Extracted text:
* * * * *
1.0.2 • Published 18 days ago

ngrab v1.0.2

Weekly downloads
-
License
MIT
Repository
-
Last release
18 days ago

Intro

A lightweight node spider. Supports:

  1. FollowLink
  2. Csutom headers
  3. Bloom filter
  4. Retry mechanism
  5. Proxy Request
  6. Routing
  7. Crawling from last visited link
  8. Free use of parser and memory

Usage

import { Crawler, userAgent } from 'ngrab'
import cheerio from 'cheerio'

// For example, crawling the hottest projects on Github
let crawler = new Crawler({
    // required && unique
    name: 'myCrawler',
    // enable bloom filter
    bloom: true,
    // set random intervals(ms) between requests
    interval: () => (Math.random() * 16 + 4) * 1000, // [4s, 20s]
    // initial Link
    startUrls: ['https://github.com/trending'],
})

// download(name, cb)
* * * * *
Supplied records:
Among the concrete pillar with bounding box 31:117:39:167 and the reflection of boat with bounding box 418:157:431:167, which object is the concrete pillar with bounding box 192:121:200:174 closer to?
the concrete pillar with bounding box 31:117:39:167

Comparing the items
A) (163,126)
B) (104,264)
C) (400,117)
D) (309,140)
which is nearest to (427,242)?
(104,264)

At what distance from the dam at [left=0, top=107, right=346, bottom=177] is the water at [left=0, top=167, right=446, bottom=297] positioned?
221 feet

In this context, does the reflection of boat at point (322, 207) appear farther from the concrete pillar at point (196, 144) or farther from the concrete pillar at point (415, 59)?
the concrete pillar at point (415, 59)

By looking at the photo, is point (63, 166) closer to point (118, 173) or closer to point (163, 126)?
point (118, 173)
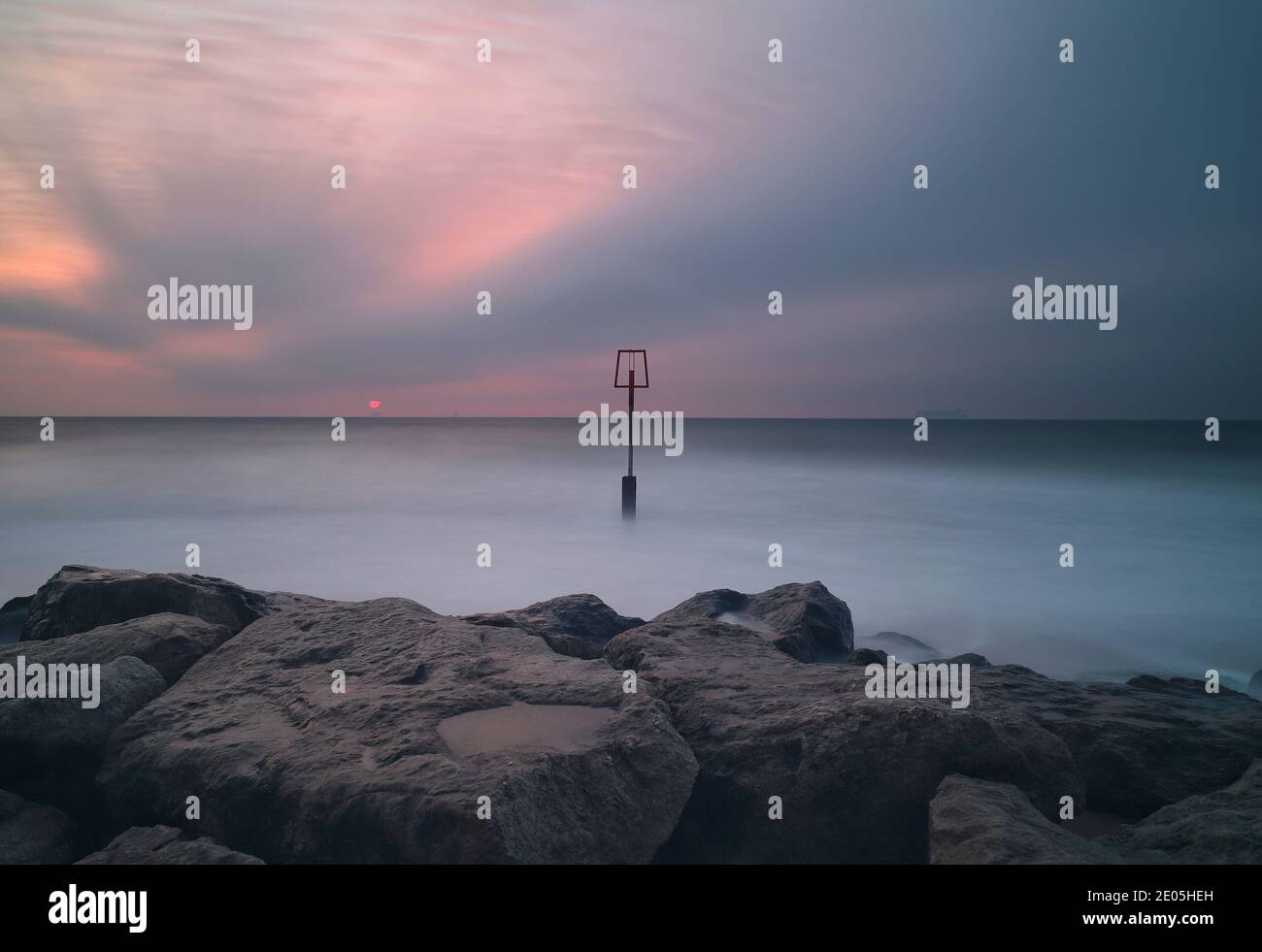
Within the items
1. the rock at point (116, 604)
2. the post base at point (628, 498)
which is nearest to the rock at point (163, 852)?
the rock at point (116, 604)

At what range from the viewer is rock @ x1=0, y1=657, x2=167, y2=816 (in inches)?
190

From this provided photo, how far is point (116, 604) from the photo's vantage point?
23.5 ft

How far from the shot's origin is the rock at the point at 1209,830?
3924mm

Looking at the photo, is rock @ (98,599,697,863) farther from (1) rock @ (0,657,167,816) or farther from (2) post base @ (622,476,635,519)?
(2) post base @ (622,476,635,519)

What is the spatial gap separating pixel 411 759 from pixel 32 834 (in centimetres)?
221

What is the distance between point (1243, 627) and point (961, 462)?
4388 cm

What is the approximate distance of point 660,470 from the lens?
4578 cm

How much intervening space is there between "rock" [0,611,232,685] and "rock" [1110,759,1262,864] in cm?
625

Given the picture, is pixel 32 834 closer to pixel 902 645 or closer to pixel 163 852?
pixel 163 852

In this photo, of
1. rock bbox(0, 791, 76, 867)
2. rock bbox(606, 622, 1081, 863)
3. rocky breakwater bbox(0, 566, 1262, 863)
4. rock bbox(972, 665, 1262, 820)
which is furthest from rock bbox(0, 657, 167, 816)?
rock bbox(972, 665, 1262, 820)

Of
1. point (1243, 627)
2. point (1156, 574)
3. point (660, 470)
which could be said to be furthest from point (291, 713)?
point (660, 470)
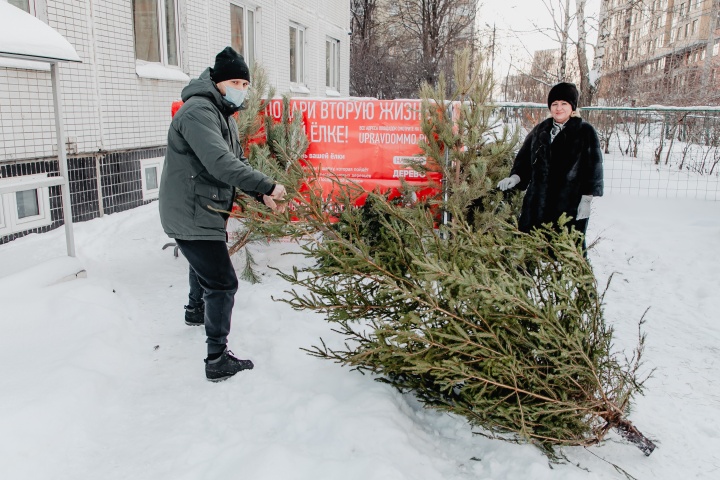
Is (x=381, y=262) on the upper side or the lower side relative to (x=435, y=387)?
upper

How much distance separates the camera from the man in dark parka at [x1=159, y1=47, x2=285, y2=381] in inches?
119

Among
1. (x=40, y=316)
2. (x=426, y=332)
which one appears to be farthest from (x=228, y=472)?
(x=40, y=316)

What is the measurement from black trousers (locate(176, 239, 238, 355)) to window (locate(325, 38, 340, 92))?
580 inches

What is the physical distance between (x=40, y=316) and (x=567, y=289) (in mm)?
3177

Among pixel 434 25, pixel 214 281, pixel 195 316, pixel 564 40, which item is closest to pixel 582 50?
pixel 564 40

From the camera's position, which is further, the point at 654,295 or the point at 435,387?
the point at 654,295

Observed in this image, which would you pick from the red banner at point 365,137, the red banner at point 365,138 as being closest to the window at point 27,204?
the red banner at point 365,138

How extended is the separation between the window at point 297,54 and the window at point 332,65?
2.07 metres

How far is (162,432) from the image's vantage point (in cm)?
281

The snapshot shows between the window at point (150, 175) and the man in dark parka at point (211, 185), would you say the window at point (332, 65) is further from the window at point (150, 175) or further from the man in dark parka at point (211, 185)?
the man in dark parka at point (211, 185)

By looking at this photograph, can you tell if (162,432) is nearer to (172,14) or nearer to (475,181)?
(475,181)

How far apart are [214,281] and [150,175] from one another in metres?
5.09

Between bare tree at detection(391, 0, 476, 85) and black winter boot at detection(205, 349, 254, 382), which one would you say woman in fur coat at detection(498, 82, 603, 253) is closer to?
black winter boot at detection(205, 349, 254, 382)

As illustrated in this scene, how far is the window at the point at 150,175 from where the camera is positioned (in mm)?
7516
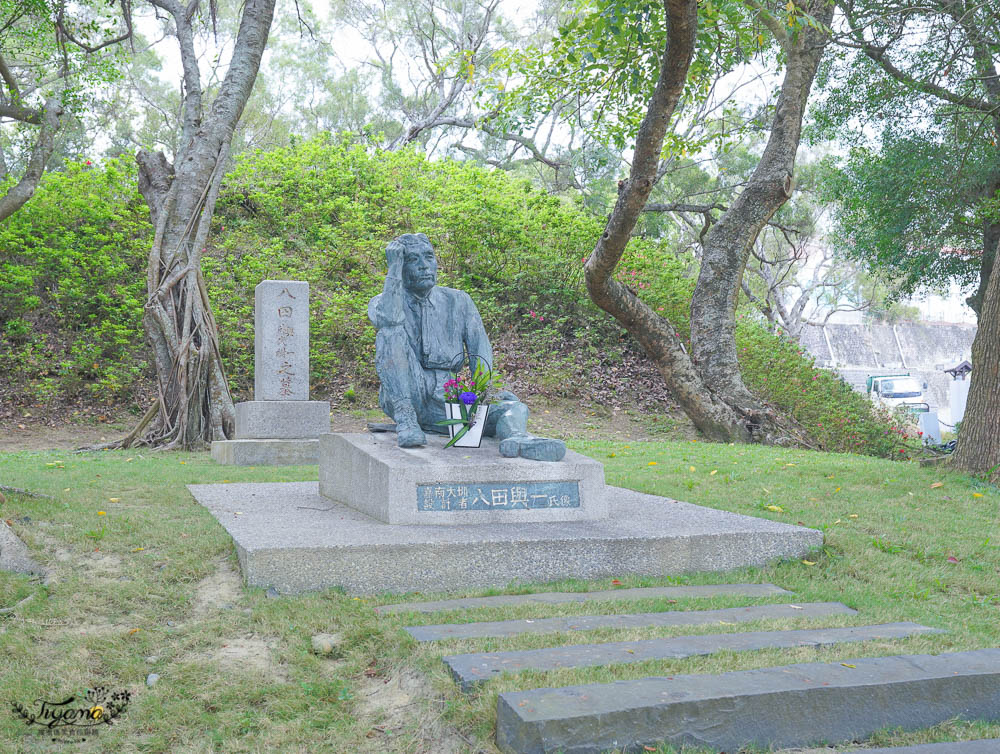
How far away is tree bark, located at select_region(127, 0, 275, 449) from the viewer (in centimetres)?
1136

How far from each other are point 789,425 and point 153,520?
10763mm

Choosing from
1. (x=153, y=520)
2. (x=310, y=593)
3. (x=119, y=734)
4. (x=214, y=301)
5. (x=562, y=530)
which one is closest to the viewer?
(x=119, y=734)

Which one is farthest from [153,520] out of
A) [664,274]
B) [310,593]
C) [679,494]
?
[664,274]

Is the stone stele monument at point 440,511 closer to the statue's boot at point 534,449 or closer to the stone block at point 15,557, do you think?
the statue's boot at point 534,449

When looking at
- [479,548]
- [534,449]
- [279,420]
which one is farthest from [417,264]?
[279,420]

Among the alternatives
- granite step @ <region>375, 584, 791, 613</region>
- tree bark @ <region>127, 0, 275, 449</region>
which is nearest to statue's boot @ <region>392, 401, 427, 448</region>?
granite step @ <region>375, 584, 791, 613</region>

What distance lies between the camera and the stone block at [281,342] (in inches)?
415

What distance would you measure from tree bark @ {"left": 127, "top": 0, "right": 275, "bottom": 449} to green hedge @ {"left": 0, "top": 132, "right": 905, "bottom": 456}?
8.97ft

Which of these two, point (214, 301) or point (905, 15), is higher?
point (905, 15)

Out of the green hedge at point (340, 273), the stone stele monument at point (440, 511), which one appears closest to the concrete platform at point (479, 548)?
the stone stele monument at point (440, 511)

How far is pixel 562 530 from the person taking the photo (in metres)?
5.15

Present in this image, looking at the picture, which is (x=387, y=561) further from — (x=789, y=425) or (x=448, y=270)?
(x=448, y=270)

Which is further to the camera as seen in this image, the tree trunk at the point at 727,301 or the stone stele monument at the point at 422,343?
the tree trunk at the point at 727,301

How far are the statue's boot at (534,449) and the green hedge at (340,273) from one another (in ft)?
31.5
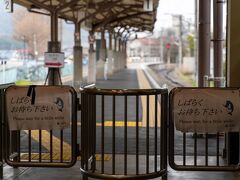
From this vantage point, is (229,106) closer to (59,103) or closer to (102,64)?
(59,103)

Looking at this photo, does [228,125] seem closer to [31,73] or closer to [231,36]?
[231,36]

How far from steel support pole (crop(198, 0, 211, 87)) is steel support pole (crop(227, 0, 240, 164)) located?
10.9 ft

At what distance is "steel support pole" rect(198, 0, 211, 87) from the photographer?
10094 millimetres

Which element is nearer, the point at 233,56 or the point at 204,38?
the point at 233,56

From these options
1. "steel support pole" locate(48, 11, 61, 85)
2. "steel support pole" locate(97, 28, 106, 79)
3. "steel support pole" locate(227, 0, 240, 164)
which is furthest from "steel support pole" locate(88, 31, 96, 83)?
"steel support pole" locate(227, 0, 240, 164)

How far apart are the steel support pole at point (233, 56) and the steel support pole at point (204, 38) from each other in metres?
3.31

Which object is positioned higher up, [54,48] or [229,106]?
[54,48]

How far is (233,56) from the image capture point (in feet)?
22.0

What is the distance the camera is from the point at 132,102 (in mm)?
16469

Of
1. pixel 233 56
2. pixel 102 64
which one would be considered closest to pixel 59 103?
pixel 233 56

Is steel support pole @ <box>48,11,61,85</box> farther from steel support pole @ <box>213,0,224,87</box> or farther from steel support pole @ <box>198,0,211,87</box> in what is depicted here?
steel support pole @ <box>213,0,224,87</box>

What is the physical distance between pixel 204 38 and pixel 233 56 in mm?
3468

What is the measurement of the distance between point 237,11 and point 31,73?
1031 inches

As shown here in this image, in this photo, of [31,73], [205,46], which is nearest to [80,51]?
[31,73]
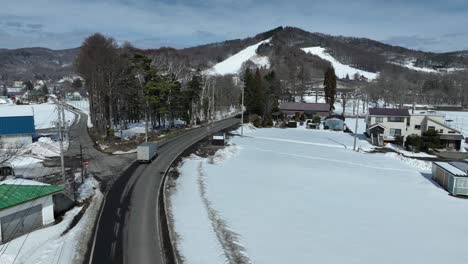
* * * * *
To be done:
A – Answer these questions from the ngrab package page:
(i) Under which license is the package released?
(ii) What value does the usage code give for the crawler's name?
(iii) What range does the comment on the interval setting give?
B – Convert the entries into a Markdown table with the columns Row and Line, leaving out blank lines and pictures. Start at the line that contains "As shown here" and continue through the end of the entries.

Task solutions:
A –
(i) MIT
(ii) 'myCrawler'
(iii) [4s, 20s]

B –
| Row | Line |
|---|---|
| 1 | As shown here in this image, in this photo, of [31,73], [205,46], which is nearest to [80,51]? |
| 2 | [31,73] |